Table 3 shows more quantitative comparisons of different approaches on SPMCS-11 [21] dataset. VSR-Trans. and TTVSR introduce transformer mechanisms in sliding window, which obtains significant improvement over most approaches. However, effective utilization of spatial–temporal dependencies is ignored. BasicVSR++ explores hidden states to model the information of sequence. Nonetheless, the capability of long-range learning is limited by its vanishing gradient issue. Different from them, our method utilizes the spatial and temporal transformer strategy to improve the ability of locality spatial and temporal data information bidirectional propagation. Thus, we outperform existing state-of-the-arts. The qualitative results are consistent with the quantitative evaluations and are shown in Fig. 8. The proposed attention-guided motion compensation helps the network get rid of unwrapped features and attend informative propagation on different frames. All of these improve feature expressiveness and the effectiveness of reconstruction in fine and occluded regions. Such obvious comparisons demonstrate the strong capability and efficiency of our model in VSR.

In addition, we further compare the proposed model with others on Vimeo-90k [37], the quantitative results are shown in Table 4. Our method still shows an improvement of 0.18 dB, 0.21 dB and 0.20 dB over the second best method on slow, medium, and fast clips, respectively.
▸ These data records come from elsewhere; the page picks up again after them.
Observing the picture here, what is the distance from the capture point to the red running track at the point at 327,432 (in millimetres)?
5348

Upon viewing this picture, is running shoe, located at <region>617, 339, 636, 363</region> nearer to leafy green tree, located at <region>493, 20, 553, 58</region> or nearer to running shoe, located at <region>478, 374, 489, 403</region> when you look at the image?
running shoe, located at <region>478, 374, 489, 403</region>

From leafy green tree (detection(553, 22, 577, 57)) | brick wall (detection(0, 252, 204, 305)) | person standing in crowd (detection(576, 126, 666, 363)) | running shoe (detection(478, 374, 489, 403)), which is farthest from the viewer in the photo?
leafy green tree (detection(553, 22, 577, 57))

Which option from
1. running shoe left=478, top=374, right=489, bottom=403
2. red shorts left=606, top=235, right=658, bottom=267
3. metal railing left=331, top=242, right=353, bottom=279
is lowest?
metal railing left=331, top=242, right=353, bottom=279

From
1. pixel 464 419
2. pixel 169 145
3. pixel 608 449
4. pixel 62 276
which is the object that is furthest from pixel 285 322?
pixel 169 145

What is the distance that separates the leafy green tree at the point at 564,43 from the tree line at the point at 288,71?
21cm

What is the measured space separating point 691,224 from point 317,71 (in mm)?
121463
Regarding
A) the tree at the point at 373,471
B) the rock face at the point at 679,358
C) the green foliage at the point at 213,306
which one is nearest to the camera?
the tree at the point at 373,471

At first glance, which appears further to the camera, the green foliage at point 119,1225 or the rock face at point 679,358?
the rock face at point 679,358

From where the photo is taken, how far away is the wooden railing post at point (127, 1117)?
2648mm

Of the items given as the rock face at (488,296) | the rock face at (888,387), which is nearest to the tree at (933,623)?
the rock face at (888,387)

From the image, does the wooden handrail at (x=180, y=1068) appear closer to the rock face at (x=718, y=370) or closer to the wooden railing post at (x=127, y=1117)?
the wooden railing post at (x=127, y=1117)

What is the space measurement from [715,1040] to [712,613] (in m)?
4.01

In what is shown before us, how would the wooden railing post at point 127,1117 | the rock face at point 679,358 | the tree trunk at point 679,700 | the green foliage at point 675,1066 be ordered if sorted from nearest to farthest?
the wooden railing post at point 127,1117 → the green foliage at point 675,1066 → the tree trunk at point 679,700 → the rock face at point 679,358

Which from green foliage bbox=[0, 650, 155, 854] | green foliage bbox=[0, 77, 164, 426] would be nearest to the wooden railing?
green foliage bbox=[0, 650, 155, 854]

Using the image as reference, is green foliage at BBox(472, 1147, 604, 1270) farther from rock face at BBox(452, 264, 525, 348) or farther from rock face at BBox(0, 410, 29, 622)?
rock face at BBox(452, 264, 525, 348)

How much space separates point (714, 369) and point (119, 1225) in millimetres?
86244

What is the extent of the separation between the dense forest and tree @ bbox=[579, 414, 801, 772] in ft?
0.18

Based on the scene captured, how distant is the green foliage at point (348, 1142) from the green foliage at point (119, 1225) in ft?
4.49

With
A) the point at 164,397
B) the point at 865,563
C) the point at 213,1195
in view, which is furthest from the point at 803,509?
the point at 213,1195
Such comparisons demonstrate our model can deal with different cases with various motions and further show the effectiveness of the proposed network. Some visual comparisons are shown in Fig. 9, we can find that VSR methods outperform the SISR method overall, because only limited information can be used in SISR. But some error structures and details still appear in the outputs of most VSR methods. In contrast, our approach employs an attention module to help eliminate harmful features in motion compensation, and the proposed multi-scale spatial–temporal transformer framework is able to aggregate locality spatial and temporal data information, all of these improve robustness and effectiveness in fine details and dynamic regions.

Conclusion

In this paper, we study VSR by leveraging spatial–temporal dependencies in LR frames. In particular, we propose a novel end-to-end bidirectional recurrent architecture, which is one of the works to introduce transformer architectures in VSR tasks. Specifically, we formulate video frames into aligned features, and calculate attention along features to prevent harmful information. To implement spatial–temporal fusion in an effective way, we decouple it into two easier sub-tasks and enable transformers to model local and long-range information in videos. Experimental results on various videos with different motion types, scenes and input sizes indicate that our approach can achieve acceptable performance when processing various VSR tasks.

Although our approach achieves comparable performance when comparing with current methods in most cases, it still performs a little worse for the dense textures. This may be due to the reason that our training set does not include enough examples of such dense textures and the motion handling requires to be further improved. Another limitation is our computing time cost, but we will further accelerate our model by trying more strategies, for example, network compression and feature distillation. Moreover, we will further work on exploring how to extract useful features, improve training algorithms and reduce computational redundancy in VSR.